#### [YOUR OBJECTIVE]
Print the lines of the listing below unchanged, beginning with the line that contains "From the viewer, what" and continuing through the line that contains "13.2 meters", both included.

Extracted data entries

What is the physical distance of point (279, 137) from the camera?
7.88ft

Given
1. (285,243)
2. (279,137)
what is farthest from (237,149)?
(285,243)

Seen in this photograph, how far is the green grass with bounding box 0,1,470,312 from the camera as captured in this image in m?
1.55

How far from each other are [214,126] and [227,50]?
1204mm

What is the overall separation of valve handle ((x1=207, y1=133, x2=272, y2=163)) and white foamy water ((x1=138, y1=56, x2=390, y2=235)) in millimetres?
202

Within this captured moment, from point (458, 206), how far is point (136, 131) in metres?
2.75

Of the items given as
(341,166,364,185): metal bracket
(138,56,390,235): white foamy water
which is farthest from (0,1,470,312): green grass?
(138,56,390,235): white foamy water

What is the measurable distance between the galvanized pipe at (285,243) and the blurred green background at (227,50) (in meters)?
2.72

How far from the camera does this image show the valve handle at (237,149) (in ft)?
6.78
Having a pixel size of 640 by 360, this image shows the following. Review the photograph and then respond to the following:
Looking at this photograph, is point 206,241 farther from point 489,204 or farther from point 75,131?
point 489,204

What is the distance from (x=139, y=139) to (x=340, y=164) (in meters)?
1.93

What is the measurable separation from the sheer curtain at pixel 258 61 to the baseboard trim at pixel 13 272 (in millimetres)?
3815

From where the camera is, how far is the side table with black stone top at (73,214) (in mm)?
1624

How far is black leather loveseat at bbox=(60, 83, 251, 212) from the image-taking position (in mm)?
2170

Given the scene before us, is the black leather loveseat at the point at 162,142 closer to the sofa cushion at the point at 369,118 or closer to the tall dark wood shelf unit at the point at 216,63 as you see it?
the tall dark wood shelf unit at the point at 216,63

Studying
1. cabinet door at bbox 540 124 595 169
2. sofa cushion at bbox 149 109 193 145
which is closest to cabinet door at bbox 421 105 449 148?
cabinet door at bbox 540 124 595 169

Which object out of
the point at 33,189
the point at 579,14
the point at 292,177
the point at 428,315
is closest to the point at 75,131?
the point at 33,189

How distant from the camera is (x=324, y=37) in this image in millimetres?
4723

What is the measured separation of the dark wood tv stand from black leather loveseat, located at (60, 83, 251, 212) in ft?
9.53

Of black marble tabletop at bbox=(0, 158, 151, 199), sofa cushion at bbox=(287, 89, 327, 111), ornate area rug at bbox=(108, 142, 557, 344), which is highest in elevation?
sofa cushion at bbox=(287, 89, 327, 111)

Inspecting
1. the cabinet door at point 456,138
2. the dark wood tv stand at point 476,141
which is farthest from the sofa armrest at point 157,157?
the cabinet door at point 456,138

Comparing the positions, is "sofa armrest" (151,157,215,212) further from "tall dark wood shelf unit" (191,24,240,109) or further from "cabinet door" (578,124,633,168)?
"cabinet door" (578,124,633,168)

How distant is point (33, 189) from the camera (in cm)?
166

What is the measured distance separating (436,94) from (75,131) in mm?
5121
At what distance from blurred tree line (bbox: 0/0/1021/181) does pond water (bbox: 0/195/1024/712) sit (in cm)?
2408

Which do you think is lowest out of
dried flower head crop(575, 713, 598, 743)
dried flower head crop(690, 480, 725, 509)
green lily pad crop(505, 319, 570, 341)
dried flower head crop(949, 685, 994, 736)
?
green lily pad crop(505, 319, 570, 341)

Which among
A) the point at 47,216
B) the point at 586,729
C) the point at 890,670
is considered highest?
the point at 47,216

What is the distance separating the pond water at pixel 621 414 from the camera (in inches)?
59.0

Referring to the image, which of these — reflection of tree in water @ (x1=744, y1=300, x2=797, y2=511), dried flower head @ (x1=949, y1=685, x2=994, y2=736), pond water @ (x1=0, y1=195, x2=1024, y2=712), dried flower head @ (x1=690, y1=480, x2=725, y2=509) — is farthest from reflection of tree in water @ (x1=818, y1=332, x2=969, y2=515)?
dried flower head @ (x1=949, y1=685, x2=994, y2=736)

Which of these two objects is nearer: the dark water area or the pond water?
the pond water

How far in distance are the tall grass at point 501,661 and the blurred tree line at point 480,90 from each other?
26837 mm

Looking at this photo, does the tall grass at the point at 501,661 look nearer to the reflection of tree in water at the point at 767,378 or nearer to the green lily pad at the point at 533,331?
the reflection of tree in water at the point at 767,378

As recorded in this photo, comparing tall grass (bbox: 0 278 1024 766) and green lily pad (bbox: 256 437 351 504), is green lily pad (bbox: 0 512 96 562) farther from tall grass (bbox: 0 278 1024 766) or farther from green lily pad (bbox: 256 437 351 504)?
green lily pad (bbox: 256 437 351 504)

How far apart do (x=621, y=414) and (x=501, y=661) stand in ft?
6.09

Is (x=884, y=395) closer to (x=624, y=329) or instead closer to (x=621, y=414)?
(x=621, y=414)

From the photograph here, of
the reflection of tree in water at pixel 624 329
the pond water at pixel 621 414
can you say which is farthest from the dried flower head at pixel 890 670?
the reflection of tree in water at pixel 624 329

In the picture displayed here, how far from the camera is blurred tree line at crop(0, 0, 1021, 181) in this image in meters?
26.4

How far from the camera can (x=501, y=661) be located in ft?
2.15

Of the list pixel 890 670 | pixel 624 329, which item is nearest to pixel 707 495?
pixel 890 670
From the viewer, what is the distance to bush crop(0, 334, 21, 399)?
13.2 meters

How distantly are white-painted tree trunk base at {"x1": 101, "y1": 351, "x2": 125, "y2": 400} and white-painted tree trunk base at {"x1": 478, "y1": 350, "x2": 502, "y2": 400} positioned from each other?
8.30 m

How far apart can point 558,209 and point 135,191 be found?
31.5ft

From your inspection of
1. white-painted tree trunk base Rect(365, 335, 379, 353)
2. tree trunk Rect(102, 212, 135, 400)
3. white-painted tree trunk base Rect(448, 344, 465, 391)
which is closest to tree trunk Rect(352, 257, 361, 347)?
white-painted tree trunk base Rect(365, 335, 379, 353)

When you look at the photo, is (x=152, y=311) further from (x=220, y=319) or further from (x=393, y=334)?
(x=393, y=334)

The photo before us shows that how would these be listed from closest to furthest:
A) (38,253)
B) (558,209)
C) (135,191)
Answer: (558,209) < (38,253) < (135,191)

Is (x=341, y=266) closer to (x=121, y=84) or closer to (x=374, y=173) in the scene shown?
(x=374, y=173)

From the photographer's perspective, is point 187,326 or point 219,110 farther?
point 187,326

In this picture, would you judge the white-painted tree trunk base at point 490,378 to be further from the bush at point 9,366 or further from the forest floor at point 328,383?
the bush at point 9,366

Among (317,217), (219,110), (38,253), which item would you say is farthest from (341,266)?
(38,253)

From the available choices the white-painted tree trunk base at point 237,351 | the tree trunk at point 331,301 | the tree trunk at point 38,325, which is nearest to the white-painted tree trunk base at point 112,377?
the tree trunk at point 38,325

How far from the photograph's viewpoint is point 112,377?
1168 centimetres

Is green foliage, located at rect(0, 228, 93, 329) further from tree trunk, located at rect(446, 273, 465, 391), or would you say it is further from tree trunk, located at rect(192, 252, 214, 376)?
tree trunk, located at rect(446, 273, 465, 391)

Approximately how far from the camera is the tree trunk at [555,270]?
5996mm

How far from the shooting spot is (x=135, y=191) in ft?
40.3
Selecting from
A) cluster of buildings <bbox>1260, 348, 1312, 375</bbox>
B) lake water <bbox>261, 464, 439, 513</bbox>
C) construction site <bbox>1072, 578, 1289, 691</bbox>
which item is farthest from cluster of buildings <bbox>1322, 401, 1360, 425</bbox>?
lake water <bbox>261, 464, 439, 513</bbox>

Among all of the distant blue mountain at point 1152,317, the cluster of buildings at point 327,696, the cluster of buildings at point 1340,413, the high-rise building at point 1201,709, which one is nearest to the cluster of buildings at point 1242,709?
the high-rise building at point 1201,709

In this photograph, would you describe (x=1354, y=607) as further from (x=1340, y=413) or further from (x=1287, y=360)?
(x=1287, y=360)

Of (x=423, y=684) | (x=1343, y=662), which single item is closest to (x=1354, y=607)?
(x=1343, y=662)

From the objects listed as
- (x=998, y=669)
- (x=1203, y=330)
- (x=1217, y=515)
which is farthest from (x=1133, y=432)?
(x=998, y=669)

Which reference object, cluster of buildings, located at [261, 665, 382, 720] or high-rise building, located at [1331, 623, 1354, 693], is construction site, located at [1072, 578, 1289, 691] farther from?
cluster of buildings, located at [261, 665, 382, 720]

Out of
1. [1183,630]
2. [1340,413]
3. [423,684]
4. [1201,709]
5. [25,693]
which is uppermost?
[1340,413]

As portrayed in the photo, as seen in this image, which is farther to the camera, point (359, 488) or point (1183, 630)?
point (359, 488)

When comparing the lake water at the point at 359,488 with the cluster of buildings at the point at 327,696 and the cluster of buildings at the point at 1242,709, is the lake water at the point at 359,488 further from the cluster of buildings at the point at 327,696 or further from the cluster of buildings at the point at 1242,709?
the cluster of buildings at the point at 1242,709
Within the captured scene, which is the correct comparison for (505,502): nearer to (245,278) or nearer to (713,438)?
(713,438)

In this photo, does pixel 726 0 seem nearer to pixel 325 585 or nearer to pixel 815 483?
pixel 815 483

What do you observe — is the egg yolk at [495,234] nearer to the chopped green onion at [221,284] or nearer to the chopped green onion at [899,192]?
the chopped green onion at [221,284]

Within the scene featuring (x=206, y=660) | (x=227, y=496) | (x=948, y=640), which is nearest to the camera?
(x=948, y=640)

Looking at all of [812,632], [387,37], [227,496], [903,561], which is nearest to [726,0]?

#### [FINISHED EXERCISE]
From the viewer, what is the distance to bush crop(0, 334, 21, 399)?
13.2 meters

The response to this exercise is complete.